Au fond, elle n'est valable que dans le cas de crises relativement mineures. A notre époque de chamboulements globalisés, elle peut se révéler inopportune.
L'Homme, pour la première fois dans l'Histoire, est capable de détruire la planète tant par la guerre que par l'environnement.
L'Homme, pour la première fois dans l'Histoire, est capable de modifier la nature des espèces et de contrôler leur reproduction.
L'Homme, pour la première fois dans l'Histoire, a colonisé l'ensemble des terres habitables. L'explosion simultanée de la démographie et de la consommation font peser sur les ressources, en particulier sur l'eau, de graves menaces de pénurie ainsi que des perspectives de migrations incontrôlables.

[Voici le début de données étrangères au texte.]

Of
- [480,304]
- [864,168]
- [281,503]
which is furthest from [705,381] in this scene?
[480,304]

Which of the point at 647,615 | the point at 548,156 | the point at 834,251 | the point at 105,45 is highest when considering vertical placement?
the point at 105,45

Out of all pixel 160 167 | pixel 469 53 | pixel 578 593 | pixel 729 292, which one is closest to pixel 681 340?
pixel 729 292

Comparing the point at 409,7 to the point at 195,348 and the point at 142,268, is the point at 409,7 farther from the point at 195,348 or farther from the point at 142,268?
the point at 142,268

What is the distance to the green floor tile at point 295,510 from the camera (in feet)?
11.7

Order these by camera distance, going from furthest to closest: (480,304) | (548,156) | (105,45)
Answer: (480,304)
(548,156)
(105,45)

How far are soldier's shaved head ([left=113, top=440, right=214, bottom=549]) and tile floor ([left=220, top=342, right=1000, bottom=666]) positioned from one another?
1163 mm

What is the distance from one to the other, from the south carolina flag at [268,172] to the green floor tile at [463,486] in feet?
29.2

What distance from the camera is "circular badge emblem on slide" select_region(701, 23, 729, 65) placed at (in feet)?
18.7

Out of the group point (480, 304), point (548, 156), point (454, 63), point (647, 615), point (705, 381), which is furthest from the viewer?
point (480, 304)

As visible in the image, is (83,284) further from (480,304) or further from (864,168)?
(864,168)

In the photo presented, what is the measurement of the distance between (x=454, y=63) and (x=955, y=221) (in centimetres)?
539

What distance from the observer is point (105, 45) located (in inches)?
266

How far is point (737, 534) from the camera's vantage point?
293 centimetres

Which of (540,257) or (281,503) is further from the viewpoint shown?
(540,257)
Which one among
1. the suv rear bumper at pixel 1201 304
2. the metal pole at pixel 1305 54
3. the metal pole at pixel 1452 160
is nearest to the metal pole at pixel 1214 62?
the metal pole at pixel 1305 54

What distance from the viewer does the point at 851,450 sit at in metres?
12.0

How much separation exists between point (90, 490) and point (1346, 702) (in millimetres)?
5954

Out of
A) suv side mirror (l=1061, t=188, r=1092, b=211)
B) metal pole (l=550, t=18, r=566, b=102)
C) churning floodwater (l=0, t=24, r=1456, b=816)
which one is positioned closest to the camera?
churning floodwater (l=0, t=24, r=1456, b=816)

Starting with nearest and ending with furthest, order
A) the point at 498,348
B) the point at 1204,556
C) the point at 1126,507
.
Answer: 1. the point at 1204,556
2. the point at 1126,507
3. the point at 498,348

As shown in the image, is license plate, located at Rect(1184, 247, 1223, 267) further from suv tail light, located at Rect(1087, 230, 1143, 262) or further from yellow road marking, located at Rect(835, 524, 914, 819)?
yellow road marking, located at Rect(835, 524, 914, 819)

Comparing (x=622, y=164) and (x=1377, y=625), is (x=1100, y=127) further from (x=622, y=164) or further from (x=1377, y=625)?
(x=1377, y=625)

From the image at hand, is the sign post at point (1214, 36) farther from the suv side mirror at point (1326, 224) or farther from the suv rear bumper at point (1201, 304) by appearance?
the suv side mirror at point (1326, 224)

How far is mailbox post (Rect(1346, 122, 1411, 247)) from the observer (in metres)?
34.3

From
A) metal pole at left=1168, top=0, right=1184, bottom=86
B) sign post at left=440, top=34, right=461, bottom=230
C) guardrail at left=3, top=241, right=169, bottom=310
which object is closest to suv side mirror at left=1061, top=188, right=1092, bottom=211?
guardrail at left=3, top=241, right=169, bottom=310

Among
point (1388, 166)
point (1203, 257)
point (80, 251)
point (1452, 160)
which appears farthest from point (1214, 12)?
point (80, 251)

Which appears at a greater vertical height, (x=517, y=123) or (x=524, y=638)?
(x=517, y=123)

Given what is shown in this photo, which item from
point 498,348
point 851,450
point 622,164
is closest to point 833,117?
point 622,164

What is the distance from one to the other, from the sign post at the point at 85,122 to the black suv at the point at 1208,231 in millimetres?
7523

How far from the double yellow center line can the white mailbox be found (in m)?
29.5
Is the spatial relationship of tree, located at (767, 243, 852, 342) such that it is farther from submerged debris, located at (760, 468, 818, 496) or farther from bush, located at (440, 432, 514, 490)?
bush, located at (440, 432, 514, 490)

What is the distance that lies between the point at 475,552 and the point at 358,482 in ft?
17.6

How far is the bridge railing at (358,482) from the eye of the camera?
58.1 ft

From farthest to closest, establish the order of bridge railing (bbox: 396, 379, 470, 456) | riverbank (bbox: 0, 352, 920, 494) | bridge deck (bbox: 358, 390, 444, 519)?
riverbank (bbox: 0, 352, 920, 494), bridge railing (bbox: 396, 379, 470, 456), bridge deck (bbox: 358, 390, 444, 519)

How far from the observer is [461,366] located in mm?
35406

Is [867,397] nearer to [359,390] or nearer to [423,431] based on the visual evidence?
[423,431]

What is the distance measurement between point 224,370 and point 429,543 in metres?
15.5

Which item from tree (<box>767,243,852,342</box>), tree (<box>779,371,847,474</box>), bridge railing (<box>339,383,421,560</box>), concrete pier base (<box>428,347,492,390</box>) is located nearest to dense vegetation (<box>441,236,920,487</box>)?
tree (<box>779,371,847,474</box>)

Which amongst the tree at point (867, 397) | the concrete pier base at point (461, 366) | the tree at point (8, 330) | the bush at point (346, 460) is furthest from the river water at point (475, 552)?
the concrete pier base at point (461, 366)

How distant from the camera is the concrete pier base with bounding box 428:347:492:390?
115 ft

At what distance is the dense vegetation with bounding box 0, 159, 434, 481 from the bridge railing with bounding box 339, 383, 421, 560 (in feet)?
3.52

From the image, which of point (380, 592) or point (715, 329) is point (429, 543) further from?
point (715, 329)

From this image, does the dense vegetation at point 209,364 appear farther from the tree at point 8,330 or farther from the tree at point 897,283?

Face à l'ensemble de ces défis, les espoirs mis dans une vague coopération multipolaire sont plus qu'insuffisants. Il ne s'agit pas de limiter les dégâts mais bel et bien de préparer une métamorphose.
La rencontre, les 8 et 9 juin en Californie, entre les présidents Obama et Xi Jinping, souligne l'acuité du problème. Les leaders des deux principales puissances se sont efforcés d'établir un contact suffisant pour dissiper des malentendus susceptibles, dans l'avenir immédiat, de dégénérer en conflits évitables. C'est de l’excellent « damage control » et, à ce titre, un pas dans la bonne direction. L'essentiel, pourtant, est à chercher au fond des arrière-pensées collectives. La Chine, qui a été le centre du monde pendant deux millénaires et humiliée pendant deux siècles, peut-elle renoncer au ressentiment et se satisfaire d'harmonie ? Les Etats-Unis, qui ont largement contribué à l'élaboration d'un ordre commercial mondial que les Chinois ont eu l'habileté de retourner en leur faveur, peuvent-ils ne pas se sentir floués et vouloir une revanche ?
Cette première rencontre entre deux « Grands » n'est que prolégomènes. Elle est surtout illustrative d'un phénomène plus général. Partout et dans tous les domaines, les principes, les sentiments et les intérêts s'entrechoquent à un rythme croissant. Or, comme chacun sait, plus les véhicules vont vite, plus les accidents risquent d'être mortels.